Nadia con i suoi grandi occhi azzurrissimi, oggi viene da me d’urgenza, come le altre creature in cerca anche solo d‘ascolto laddove c’è spesso solo una misera sentenza. Arriva sorridendo al mio cane, ma appena si siede sullo sgabello dondolante che ho in studio, affonda la testa sul collo e s’allarga la disperazione: “Monia, al mio compagno è stato diagnosticato un cancro al polmone!”

Sono solo pochi anni che Nadia ha trovato la felicità dopo tanta fatica con Luca, il quale era tormentato da una vita spezzata dai lutti dei genitori. Spesso questi disagi o rafforzano o interrompono ogni influsso alla speranza, così, con questa ultima prerogativa, Luca incontra Nadia, senza più spremute di cuore, senza concedersi, procedendo nella relazione con il freno a mano tirato. Dopo tre mesi di malattia Luca sembra invece rinato, sembra un altro uomo – dice Nadia – e ora, anche se molto malato, lo vede affettuoso, aperto, amorevole come mai è stato. Solo che forse ora è troppo tardi … o forse no!

Ecco, caro confidente, il paradosso della settimana: il tempo! Tempo sprecato, tolto alla vita! Occasioni che si sprecano dentro al non detto, al solo sfiorato, ai mancati coraggi, alle contratture del cuore che decide di rimane chiuso per deficienza di voglia di rimettersi in gioco o forse paura, paura di perdere nuovamente. Ed è così che può accadere, viandante, di perdere per paura di perdere, di morire per paura di vivere: quale più assurdo paradosso! In questo periodo che tutto sembra girare intorno al tempo. Vorrei riflettere insieme a te sul tempo, su quello che ci togliamo con le nostre proprie mani, il tempo dei sorrisi sfuggiti, del perdono mancato per eccesso di ego, o per sfidare qualcuno o qualcosa, che è se non un altro tipo di ego!

_Consegna_.
Copi fedelmente dal brano su Nadia e Luca il passo che va da "Ecco, caro confidente, il" a "tipo di ego!".

[Dati di localizzazione spaziale]

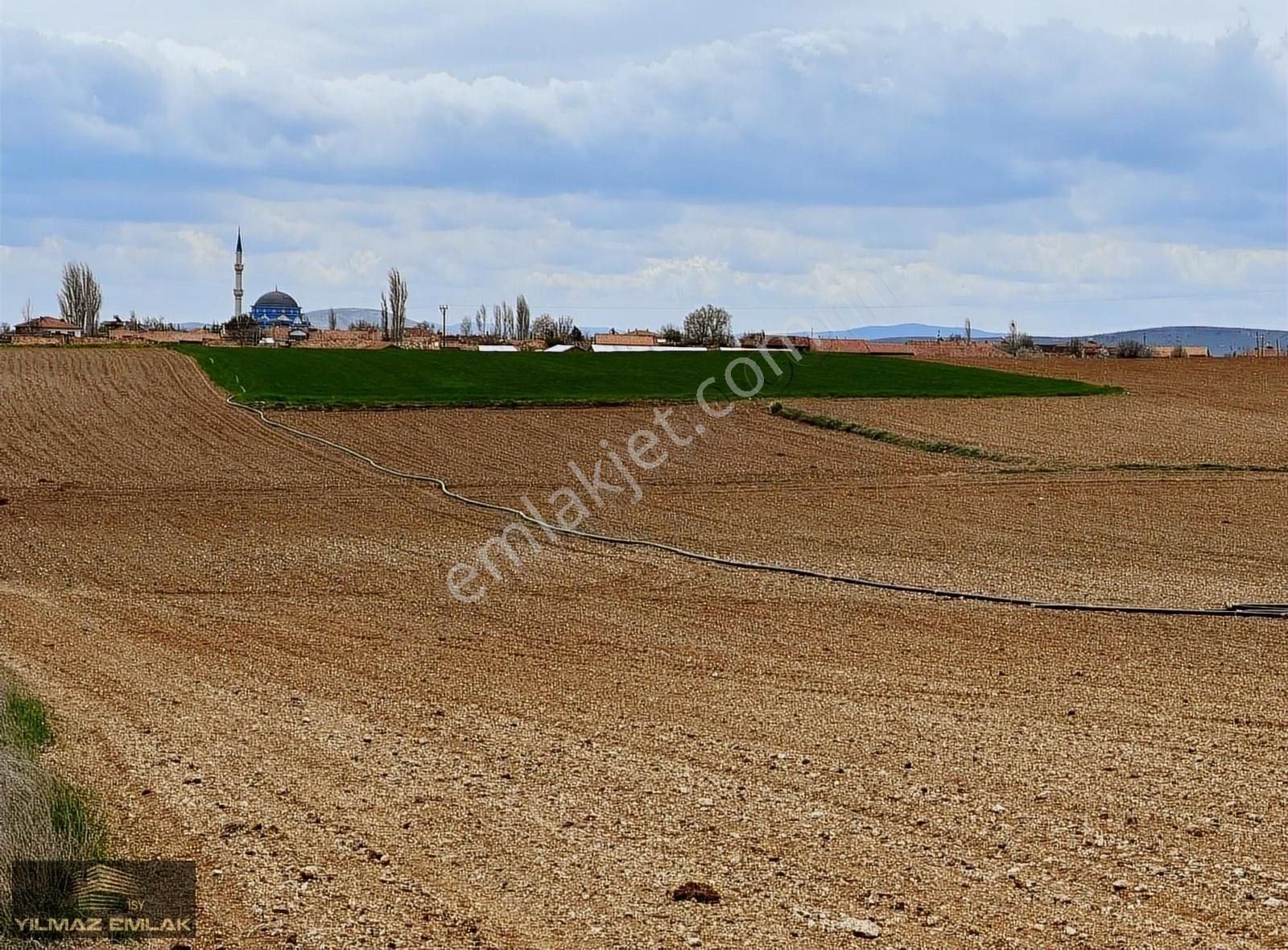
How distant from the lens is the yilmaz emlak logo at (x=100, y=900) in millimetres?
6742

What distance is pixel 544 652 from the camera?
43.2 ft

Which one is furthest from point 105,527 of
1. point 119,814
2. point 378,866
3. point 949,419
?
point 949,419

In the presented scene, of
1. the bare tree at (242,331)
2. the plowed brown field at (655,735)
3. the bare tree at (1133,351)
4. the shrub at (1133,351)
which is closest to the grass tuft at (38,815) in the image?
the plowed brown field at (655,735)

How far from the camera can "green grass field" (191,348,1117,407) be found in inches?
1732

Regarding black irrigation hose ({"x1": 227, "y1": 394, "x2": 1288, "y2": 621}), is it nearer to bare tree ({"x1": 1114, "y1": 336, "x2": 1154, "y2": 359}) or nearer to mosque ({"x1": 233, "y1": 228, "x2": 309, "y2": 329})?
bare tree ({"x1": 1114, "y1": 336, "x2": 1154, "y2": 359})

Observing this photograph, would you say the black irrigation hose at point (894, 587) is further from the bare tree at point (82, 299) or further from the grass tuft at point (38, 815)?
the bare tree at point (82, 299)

_Soluzione_.
Ecco, caro confidente, il paradosso della settimana: il tempo! Tempo sprecato, tolto alla vita! Occasioni che si sprecano dentro al non detto, al solo sfiorato, ai mancati coraggi, alle contratture del cuore che decide di rimane chiuso per deficienza di voglia di rimettersi in gioco o forse paura, paura di perdere nuovamente. Ed è così che può accadere, viandante, di perdere per paura di perdere, di morire per paura di vivere: quale più assurdo paradosso! In questo periodo che tutto sembra girare intorno al tempo. Vorrei riflettere insieme a te sul tempo, su quello che ci togliamo con le nostre proprie mani, il tempo dei sorrisi sfuggiti, del perdono mancato per eccesso di ego, o per sfidare qualcuno o qualcosa, che è se non un altro tipo di ego!